Revolution: Russian art 1917-1932 review: A dense and difficult exhibition that rewards those who look beyond the red flags

 
Olivia McEwan
Revolution: Russian art 1917-1932
4.0

Revolution: Russian Art marks the centenary of the momentous turning point in Russian history, the October Revolution of 1917, with a monumentally packed survey of the complicated, politically charged visual art up to the suppression of the Avante-Garde by Stalin in 1932.


The bright red first room, filled with propaganda and state-sanctioned Social Realist painting, will bring back memories of history lessons on Lenin and the Bolshevik party.
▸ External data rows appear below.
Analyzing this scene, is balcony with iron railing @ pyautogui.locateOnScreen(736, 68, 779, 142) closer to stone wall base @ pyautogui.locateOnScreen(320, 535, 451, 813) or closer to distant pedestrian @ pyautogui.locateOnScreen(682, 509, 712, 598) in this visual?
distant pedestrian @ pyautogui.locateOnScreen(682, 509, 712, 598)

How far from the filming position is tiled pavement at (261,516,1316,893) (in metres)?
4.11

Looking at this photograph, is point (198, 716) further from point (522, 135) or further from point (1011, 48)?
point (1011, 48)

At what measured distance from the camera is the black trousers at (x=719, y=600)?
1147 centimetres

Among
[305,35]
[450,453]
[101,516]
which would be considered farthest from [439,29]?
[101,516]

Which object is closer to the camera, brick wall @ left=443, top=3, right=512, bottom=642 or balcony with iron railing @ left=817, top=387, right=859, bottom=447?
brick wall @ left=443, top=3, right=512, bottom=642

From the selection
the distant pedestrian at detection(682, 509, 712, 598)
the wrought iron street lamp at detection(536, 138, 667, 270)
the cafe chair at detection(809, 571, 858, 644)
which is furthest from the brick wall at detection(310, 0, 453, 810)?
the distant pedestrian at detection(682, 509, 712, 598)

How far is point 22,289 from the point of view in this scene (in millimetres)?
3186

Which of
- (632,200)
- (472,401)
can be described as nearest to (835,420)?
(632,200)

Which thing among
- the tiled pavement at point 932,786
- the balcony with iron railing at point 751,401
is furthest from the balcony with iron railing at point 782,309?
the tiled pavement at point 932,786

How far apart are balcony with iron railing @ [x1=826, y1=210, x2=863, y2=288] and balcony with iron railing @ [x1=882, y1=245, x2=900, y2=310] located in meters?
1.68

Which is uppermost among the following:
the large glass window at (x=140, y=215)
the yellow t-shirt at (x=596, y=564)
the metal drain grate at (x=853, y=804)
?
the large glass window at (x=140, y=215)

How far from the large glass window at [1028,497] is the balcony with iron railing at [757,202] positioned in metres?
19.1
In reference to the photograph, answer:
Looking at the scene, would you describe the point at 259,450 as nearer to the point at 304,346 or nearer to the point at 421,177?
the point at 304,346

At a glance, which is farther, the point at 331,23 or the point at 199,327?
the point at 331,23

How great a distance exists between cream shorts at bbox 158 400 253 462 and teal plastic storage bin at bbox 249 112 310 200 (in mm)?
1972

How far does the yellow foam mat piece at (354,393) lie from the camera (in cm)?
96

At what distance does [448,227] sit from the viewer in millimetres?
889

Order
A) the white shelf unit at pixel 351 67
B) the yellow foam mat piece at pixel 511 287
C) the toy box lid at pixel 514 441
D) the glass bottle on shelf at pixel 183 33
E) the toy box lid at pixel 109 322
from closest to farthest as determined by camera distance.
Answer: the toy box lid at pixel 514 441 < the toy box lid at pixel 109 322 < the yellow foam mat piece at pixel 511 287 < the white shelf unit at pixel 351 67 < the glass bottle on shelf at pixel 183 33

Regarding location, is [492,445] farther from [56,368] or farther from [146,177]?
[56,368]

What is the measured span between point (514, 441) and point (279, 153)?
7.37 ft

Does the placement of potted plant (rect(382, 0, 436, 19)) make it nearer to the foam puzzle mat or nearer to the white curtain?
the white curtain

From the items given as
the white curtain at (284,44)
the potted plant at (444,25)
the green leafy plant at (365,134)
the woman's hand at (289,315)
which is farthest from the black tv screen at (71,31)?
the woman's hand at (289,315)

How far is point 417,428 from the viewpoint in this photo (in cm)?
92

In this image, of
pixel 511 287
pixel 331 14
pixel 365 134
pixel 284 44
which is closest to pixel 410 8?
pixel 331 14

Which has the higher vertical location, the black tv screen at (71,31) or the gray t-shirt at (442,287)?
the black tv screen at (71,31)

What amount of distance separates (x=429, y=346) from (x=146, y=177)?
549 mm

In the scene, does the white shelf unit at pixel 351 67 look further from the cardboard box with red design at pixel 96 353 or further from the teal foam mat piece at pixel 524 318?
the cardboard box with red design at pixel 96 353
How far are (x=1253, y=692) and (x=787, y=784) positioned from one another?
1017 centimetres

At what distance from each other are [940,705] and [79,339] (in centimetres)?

Artworks with Lenin as a cult figure looming above the masses are rarely cited for their inspiring technical quality, but they provide a fascinating exploration of the intricately complex relationship between politics and art, adding colour to a period that can often be dry and impenetrable.

Clever curation shows the artistic challenges of this period go far beyond the broad lines of Social Realism vs Avante Garde. Usually seen in exhibitions concerning themes of pure art – as opposed to history – it’s a revelation to view Kandinsky, Malevich and Chagall in this context, their works displayed alongside Supremacist ceramics (check out the teacup decorated with cogs), food coupons and architectural models (there is even a mock-up of an apartment for ideal living designed by El Lissitzky in 1932). The overriding impression is of the density of conflicting ideals and purposes of the time.


Monumental, extraordinary imaginings of industrial prowess and future prosperity contrast with nostalgic remembrance of the domes of traditional churches, or rural themes of village life. The state-sponsored ceramics such as twee sculptures of agricultural workers, contrast with sombre, folkloric paintings of the hardships faced by the peasantry, which illustrate the grim reality of Bolshevik agricultural policy and Stalin’s Five Year Plan. Following this, the hallucinatory works such as Chagall’s Promenade of 1918, which celebrated his delight following the Revolution, appear thoroughly moving.

The centrepiece is undoubtedly the recreation of Vladimir Tatlin’s constructivist glider, here twirling softly in the central room. Highlights also include the reconstruction of a display of 30 paintings by Malevich, originally shown in the state-sponsored Leningrad exhibition of 1930, a powerful alternative view to the purely academic hang by the Tate Modern in 2014, and an entire room devoted to little known Kuzma Petrov-Vodkin, whose magical red horse in 1925’s Fantasy is a curious yet compelling piece. It is a dense exhibition, but necessarily so for so complex a subject, and one that will reward those taking their time to absorb.